BSD 3-Clause "New" or "Revised" License
702 stars 46 forks source link

Getting diverse outputs when sampling n>1 #18

Closed eaubin closed 7 months ago

eaubin commented 8 months ago

Do you have any suggestions for generating diverse outputs for a context? I've tried different sampling parameters but the it seems that the generated sequences are always the same. E.g.

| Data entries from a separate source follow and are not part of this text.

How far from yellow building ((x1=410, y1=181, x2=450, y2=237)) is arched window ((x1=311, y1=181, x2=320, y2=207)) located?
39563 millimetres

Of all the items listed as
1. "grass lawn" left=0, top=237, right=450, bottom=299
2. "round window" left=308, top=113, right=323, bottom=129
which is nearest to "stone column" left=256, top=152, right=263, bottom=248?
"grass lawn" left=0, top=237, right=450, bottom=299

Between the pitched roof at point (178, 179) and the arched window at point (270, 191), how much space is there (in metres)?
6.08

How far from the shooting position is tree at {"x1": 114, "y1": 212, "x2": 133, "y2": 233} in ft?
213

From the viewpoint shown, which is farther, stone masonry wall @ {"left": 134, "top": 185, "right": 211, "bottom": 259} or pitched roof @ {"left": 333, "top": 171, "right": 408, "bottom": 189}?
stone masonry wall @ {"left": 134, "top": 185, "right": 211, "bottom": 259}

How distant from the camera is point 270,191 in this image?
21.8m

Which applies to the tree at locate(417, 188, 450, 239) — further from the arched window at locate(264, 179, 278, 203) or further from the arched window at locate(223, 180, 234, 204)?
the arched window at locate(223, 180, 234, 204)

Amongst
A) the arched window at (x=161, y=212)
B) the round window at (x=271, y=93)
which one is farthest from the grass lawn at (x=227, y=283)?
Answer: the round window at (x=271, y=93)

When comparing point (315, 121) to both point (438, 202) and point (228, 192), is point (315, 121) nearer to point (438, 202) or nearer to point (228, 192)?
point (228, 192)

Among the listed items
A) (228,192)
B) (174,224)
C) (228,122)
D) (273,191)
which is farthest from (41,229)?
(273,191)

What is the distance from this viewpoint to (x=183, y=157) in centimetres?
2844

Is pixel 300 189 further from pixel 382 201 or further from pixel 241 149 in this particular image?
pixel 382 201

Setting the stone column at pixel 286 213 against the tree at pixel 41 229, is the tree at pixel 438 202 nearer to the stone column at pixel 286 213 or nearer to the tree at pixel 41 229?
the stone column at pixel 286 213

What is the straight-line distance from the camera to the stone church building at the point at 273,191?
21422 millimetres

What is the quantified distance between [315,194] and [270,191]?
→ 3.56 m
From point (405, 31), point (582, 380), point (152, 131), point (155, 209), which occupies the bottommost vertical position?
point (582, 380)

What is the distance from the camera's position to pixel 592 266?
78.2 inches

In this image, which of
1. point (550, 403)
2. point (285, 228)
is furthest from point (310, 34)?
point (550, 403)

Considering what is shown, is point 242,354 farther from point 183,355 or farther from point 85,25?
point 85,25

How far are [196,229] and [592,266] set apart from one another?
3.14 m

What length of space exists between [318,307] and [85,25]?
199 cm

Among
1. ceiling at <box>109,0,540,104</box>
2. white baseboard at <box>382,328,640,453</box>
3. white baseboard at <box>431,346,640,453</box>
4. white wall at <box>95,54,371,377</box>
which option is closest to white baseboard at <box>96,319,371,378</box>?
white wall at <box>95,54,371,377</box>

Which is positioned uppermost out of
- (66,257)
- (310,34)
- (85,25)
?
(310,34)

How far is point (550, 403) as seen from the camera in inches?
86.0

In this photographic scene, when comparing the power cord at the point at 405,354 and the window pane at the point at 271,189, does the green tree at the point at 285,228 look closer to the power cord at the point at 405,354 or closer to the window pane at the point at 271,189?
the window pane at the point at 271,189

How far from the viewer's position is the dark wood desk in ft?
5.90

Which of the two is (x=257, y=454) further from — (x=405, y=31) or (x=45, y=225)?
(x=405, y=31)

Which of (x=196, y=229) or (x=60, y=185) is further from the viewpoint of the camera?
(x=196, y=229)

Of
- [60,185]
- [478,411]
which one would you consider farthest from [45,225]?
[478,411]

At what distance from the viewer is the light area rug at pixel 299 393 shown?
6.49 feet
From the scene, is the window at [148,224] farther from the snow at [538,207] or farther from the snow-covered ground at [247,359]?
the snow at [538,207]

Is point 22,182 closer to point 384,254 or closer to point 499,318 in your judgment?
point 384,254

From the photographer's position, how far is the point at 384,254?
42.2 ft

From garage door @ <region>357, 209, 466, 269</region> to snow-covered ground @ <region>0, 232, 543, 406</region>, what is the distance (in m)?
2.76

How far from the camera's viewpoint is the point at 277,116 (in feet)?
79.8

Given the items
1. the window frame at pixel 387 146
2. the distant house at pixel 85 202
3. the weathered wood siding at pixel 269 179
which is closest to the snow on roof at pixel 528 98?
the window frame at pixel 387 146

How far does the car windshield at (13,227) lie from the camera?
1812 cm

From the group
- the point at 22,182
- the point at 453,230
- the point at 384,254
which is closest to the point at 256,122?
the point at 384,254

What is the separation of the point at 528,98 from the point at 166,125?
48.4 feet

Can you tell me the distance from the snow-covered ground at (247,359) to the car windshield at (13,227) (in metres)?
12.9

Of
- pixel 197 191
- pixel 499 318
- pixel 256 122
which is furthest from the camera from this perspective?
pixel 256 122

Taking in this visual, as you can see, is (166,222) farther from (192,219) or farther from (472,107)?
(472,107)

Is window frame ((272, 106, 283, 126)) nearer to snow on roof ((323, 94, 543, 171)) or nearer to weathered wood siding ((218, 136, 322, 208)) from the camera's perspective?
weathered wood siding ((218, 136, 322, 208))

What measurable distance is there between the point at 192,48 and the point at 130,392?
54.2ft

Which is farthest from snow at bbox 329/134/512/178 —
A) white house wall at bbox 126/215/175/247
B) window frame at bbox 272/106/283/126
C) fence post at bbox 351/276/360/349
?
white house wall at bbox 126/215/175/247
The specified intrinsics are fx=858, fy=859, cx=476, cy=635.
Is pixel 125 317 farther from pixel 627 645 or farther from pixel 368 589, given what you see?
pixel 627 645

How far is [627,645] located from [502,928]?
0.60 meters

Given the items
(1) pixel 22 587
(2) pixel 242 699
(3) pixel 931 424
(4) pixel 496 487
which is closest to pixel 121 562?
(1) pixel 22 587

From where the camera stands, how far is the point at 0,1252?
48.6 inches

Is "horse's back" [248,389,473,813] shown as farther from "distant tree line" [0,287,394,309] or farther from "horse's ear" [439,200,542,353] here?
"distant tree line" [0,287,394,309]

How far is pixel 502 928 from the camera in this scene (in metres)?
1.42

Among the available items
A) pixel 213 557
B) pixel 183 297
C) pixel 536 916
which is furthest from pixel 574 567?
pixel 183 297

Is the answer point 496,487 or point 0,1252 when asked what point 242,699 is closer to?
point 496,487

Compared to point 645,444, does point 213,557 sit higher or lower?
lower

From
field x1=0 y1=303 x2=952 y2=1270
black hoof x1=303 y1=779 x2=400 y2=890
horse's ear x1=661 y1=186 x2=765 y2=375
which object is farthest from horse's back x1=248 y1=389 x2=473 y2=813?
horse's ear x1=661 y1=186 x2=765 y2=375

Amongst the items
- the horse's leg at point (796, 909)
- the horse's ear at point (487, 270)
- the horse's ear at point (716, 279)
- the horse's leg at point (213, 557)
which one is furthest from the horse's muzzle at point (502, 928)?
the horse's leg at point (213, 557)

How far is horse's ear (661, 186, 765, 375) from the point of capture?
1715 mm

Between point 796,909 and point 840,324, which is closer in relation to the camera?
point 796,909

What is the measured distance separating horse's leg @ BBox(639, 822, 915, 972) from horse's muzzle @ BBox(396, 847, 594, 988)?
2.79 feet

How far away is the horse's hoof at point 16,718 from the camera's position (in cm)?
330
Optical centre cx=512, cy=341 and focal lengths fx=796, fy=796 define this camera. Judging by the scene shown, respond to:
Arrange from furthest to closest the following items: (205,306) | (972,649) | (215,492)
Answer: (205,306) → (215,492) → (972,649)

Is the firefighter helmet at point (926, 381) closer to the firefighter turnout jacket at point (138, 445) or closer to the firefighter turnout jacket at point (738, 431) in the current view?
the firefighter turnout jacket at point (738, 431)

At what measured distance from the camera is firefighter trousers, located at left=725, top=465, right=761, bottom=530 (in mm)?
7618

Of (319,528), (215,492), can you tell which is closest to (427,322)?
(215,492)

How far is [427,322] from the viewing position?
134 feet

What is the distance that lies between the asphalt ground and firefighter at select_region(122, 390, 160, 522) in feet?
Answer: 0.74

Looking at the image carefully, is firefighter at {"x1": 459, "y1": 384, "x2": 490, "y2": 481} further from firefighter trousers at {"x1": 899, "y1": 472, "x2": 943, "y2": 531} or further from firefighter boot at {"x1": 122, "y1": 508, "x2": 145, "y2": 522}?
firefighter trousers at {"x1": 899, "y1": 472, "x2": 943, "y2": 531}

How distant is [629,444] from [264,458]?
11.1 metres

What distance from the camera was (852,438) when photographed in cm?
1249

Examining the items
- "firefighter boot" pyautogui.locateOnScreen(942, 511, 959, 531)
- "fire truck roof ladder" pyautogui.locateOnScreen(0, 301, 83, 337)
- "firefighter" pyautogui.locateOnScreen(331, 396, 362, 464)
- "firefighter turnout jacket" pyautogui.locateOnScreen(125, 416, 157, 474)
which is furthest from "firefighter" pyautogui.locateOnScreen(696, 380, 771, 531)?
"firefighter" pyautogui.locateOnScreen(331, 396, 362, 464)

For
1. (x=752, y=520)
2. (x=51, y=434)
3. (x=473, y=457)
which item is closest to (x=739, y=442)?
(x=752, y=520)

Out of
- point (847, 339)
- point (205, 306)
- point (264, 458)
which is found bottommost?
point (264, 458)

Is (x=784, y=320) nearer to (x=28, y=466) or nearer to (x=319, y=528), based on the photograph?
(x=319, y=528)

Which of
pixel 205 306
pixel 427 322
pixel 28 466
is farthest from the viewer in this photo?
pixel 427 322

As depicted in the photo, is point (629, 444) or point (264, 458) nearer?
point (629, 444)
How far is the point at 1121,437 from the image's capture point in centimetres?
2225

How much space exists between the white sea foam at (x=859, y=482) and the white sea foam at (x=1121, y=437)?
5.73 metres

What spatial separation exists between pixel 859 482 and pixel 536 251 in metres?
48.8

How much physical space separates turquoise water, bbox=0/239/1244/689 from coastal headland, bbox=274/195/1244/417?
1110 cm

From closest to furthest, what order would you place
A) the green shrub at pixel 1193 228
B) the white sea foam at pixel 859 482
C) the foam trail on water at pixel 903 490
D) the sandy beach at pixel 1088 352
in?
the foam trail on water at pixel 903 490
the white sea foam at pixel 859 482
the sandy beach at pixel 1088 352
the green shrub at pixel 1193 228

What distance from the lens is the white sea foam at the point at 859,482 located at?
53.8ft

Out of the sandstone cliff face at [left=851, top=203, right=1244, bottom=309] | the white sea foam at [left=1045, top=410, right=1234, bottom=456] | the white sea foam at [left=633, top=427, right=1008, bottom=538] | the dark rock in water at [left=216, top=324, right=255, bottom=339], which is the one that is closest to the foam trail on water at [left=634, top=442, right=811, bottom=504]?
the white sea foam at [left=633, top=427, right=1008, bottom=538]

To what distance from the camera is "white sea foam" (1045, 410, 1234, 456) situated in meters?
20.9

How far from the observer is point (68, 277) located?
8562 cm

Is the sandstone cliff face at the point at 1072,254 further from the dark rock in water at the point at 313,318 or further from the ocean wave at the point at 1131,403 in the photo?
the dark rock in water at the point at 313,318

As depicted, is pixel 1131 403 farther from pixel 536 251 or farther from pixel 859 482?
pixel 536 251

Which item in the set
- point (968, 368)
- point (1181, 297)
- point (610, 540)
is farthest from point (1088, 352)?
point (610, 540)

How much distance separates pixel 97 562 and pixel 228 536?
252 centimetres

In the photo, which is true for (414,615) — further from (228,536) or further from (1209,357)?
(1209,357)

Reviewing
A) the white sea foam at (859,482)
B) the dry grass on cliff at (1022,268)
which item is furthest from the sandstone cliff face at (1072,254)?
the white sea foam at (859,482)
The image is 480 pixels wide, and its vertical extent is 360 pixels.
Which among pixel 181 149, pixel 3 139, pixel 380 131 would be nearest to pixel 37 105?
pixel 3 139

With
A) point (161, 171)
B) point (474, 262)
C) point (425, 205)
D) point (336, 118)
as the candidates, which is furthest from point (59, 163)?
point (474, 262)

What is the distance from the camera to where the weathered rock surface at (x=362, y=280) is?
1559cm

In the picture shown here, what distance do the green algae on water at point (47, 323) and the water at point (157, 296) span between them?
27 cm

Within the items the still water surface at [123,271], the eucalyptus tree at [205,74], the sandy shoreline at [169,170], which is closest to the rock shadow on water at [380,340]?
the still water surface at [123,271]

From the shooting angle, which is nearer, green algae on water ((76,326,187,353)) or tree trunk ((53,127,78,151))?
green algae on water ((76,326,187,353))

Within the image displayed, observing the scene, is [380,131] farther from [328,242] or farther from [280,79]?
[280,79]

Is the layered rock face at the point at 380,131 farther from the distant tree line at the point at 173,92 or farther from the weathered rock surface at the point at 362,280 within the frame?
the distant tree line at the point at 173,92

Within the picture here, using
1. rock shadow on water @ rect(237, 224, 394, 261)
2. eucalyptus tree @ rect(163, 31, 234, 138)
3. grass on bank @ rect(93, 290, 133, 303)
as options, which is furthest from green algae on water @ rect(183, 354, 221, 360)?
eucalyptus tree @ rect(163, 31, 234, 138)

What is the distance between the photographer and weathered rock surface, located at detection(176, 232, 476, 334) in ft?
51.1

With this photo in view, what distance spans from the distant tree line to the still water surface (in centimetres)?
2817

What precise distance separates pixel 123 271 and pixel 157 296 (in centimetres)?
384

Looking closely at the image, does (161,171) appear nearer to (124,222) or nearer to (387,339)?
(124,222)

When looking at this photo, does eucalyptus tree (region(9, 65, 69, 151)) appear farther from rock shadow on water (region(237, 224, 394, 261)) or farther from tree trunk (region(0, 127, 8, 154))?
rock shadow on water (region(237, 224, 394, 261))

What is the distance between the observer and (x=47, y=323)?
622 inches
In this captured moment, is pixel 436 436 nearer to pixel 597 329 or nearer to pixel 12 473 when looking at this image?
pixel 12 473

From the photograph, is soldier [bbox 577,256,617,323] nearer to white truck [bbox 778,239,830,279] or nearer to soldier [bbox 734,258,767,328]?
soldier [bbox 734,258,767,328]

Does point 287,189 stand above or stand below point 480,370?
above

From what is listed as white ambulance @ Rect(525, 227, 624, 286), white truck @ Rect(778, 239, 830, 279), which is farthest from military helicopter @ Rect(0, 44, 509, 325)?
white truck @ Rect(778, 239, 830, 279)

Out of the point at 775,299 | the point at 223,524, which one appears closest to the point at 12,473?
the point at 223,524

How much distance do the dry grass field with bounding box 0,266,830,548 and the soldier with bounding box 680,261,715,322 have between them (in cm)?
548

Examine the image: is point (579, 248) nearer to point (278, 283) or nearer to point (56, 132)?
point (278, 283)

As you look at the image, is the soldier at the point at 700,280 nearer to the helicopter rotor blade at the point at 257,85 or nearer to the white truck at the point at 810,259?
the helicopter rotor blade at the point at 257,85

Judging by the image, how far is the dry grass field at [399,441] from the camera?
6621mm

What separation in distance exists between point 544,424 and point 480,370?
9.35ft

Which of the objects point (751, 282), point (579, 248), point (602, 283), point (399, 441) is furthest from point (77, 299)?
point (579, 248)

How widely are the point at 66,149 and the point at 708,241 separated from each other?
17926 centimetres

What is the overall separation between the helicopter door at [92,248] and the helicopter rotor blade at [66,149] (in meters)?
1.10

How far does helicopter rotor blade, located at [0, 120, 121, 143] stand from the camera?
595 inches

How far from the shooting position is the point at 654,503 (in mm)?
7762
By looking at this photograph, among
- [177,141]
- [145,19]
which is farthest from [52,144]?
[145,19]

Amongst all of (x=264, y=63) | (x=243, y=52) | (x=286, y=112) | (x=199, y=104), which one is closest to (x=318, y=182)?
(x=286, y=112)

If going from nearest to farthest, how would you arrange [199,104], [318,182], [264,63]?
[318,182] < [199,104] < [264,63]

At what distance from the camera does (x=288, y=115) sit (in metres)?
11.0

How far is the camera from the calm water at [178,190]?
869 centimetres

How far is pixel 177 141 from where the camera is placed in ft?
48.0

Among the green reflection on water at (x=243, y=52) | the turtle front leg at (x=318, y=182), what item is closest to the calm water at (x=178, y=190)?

context_dataset= datasets.Dataset.from_list([{"context":"""The Space Shuttle program was the fourth human spaceflight program carried out by the U.S. National Aeronautics and Space Administration (NASA)"""}])
synthetic_dataset = bonito_model.generate_tasks(
    context_dataset,
    context_col="context",
    task_type="exqa",
    sampling_params=SamplingParams(max_tokens=256, top_p=0.5, temperature=1.1, n=3),
)
for r in synthetic_dataset:
    print(r)

will generate

{'input': 'Refer to the passage below and answer the following question:\n\nPassage: The Space Shuttle program was the fourth human spaceflight program carried out by the U.S. National Aeronautics and Space Administration (NASA)\n\nQuestion: What does NASA stand for?', 'output': 'National Aeronautics and Space Administration'}
{'input': 'Refer to the passage below and answer the following question:\n\nPassage: The Space Shuttle program was the fourth human spaceflight program carried out by the U.S. National Aeronautics and Space Administration (NASA)\n\nQuestion: What does NASA stand for?', 'output': 'National Aeronautics and Space Administration'}
{'input': 'Refer to the passage below and answer the following question:\n\nPassage: The Space Shuttle program was the fourth human spaceflight program carried out by the U.S. National Aeronautics and Space Administration (NASA)\n\nQuestion: What does NASA stand for?', 'output': 'National Aeronautics and Space Administration'}
nihalnayak commented 7 months ago

Thank you for catching this bug! I have created a PR to fix this bug.

Besides this bug, to increase the diversity of tasks, I suggest increasing the top_p value from 0.5 to 0.9 or 0.95 and using a slightly longer paragraph.